→ **REQUIRED ACTIONS**
1) In the passage on gender and scientific publishing, how much longer do female authors spend under review?
2) Pick up the passage on gender and scientific publishing after its last sentence and keep writing it.

Lerchenmueller admits the study can't pinpoint why or when these differences arise. His team tried to rule out obvious alternative explanations, by making sure they weren't simply focusing on words that were commonly used in particular fields of study or specific journals.

But other questions remain: Are women submitting papers that use the words less frequently? Or do women face different editorial feedback when their papers are under review?

An earlier study of economists, Publishing While Female, found that women faced higher editorial standards: "Their manuscripts are subject to greater scrutiny, spend longer under review and women, in turn, respond by conforming to those standards," wrote Erin Hengel, an economist at the University of Liverpool.

"The cost to women of publishing a paper is much higher than it is for men: Female authors spend three to six months longer under review," Hengel reported.

Another study found evidence that communication style matters in grant proposals, even when reviewers do not know the identity of the scientist. Researchers examined grant proposals submitted to the Gates Foundation and found that reviewers were more likely to give a favorable score to grants submitted by male researchers.

→ **Extracted records**
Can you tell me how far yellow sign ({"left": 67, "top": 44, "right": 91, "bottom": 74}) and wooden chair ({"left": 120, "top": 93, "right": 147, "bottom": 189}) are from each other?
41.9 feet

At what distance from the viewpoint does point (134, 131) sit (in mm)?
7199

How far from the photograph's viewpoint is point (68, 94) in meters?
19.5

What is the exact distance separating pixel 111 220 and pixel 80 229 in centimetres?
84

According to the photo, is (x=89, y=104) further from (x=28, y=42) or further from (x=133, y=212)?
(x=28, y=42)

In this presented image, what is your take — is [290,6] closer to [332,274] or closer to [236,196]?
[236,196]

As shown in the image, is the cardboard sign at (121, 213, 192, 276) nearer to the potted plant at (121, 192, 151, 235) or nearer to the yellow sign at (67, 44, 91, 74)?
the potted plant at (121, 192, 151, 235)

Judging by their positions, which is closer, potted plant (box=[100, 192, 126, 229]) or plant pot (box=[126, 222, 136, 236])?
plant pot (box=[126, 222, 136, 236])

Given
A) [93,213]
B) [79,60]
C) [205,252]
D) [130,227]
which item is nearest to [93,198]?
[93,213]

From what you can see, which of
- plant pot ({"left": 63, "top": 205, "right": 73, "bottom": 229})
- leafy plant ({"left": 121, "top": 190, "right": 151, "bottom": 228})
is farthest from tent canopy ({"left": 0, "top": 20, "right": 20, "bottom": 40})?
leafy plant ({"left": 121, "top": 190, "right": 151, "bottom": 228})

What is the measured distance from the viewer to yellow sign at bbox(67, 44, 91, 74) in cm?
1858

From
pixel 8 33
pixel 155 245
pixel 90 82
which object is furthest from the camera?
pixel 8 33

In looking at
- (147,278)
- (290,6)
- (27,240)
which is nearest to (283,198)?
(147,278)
* * *
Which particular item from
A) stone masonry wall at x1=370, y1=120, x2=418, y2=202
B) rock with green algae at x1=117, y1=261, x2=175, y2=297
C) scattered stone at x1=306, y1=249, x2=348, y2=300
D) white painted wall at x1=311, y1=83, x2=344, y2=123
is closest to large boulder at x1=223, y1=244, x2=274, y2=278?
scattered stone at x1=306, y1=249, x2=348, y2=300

→ **ANSWERS BY TASK**
1) Three to six months longer than male authors.

2)
That study, published as a National Bureau of Economic Research working paper, found that the difference could be explained by different communication styles: Men were more likely to write proposals using broad words, such as 'tool', 'therapy', 'determine', and 'control', while women were more likely to use narrower and more technical words, such as ' malaria', 'brain', 'infant' or 'contraceptive'.

Generally, reviewers preferred proposals with broad language. The study further showed that the reviewers' bias was fundamentally wrong: Those projects described with broad language were less scientifically productive.

Julian Kolev, an economist in the department of strategy entrepreneurship at Southern Methodist University's Cox School of Business, led the Gates Foundation analysis and said it will be important to identify the consequences of these differences in communication.

"There's nothing wrong with communicating differently - different people having a different style of communication," Kolev said. "Our own paper just emphasizes these reviewers who are taken in by broad language give high scores to proposals that don't generate a lot of scientific value in the long term."

Women face bias throughout their careers, abundant research has shown. A study of entrepreneurial pitches showed that when participants watched a video pitch with the same script read by either a male or female voice, most favored the man.

Another study found that men were more likely than women to give colloquium talks that can burnish academics' reputations and provide networking opportunities at top colleges and universities, even after controlling for the gender makeup of faculty in different fields and ruling out that women were declining invitations more often than men.

A study of self-promotion among classical musicians in London and Berlin found that many women were hesitant to promote their own work because "it was associated with pushy behavior that conflicts with normative expectations that women are modest."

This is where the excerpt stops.